Eggs also have good amounts of phosphorus, zinc, and selenium. The latter is especially noteworthy because a single egg has 22% of a person’s recommended daily intake of selenium, a trace mineral necessary for proper functioning of the thyroid gland, and for generating antioxidant enzymes.
[While we’ve all heard about the importance of antioxidants, it’s also important to know how they work: In the process of generating energy, our body uses oxygen and combines it with free hydrogen ions to produce water. The oxygen we breathe is actually a molecule of two oxygen atoms bonded together, sharing a pair of electrons. Sometimes, when the molecule splits one oxygen will remain unbonded and become a free radical, an atom that is missing one electron (and is quite upset about this). Radicals will attack other molecules to get an electron, and can therefore damage vital cellular components, including DNA. An oxygen free radical is also known as an oxidant, hence the need for anti-oxidants to neutralize them. There are other free radical particles, too, aside from oxidants, and reactive oxygen particles are also generated in other cellular processes outside of energy production. Selenium helps certain antioxidant enzymes that neutralize those other reactive oxygen particles, especially hydrogen peroxide.]
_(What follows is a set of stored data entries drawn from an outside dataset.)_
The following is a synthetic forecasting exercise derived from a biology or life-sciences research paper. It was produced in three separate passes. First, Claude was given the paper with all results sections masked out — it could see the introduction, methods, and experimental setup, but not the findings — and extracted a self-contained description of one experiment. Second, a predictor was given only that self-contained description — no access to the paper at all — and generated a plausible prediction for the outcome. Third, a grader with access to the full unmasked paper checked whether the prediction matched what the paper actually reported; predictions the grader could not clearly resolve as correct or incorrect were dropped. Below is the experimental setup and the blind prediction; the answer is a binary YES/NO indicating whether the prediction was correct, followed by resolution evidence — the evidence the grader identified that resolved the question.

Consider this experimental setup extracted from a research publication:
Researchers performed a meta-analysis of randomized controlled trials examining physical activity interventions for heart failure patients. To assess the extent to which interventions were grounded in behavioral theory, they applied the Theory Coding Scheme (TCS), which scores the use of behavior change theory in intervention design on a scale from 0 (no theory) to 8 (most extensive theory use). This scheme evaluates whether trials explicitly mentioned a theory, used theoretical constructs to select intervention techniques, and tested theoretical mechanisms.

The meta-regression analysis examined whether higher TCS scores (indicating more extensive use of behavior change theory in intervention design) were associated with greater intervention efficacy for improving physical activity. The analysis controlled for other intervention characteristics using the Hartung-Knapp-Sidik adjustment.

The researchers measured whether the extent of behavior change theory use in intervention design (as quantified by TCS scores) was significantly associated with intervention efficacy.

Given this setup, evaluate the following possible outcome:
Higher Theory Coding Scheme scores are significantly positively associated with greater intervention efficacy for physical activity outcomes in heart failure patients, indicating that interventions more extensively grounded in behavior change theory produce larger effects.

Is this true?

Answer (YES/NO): NO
Cholesterol and the Talmud
Of course, one cannot talk about eggs without discussing cholesterol. While eggs are high in cholesterol, it isn’t necessarily a bad thing. Studies show that there is little connection between eggs and heart disease, and that 70% of people who eat lots of cholesterol are “hyperresponders” anyway—enjoying little or no effect on their blood cholesterol levels. Long ago, the Talmud (Chullin 59a) already discussed eggs and heart disease:
Rav Yosef says: One who eats sixteen eggs, and forty nuts, and seven fruits of the caper bush, and he drinks a quarter-log of honey in the season of Tammuz [summer], all on an empty [stomach], his heartstrings are uprooted.
It is very unlikely that anyone today would eat sixteen eggs in one sitting, on an empty stomach. A couple of eggs a day is probably not an issue for most people. In fact, until recently the world’s oldest woman was Emma Morano who, at the age of 116, shared her secret to a long life: “I eat two eggs a day, and that’s it. And cookies.” Morano started eating eggs daily when she was twenty years old on the advice of a doctor after being diagnosed with anemia. She never stopped.
In short, eggs are a nutritious superfood that, not coincidentally, our Sages connected to the perfectly-wholesome manna. Manna, of course, had far more going for it than a chicken egg, and came with no health concerns whatsoever. The Talmud (Chagigah 12b) states that manna was prepared up in the Heavens (specifically in the third of the seven levels, called Shechakim). Intriguingly, the Talmud does not say this in the past tense, but in the present: manna continues to be prepared there for the righteous to consume in Heaven! For us here on Earth, we shall have to settle for eggs—preferably from organically-fed and happy free-range chickens.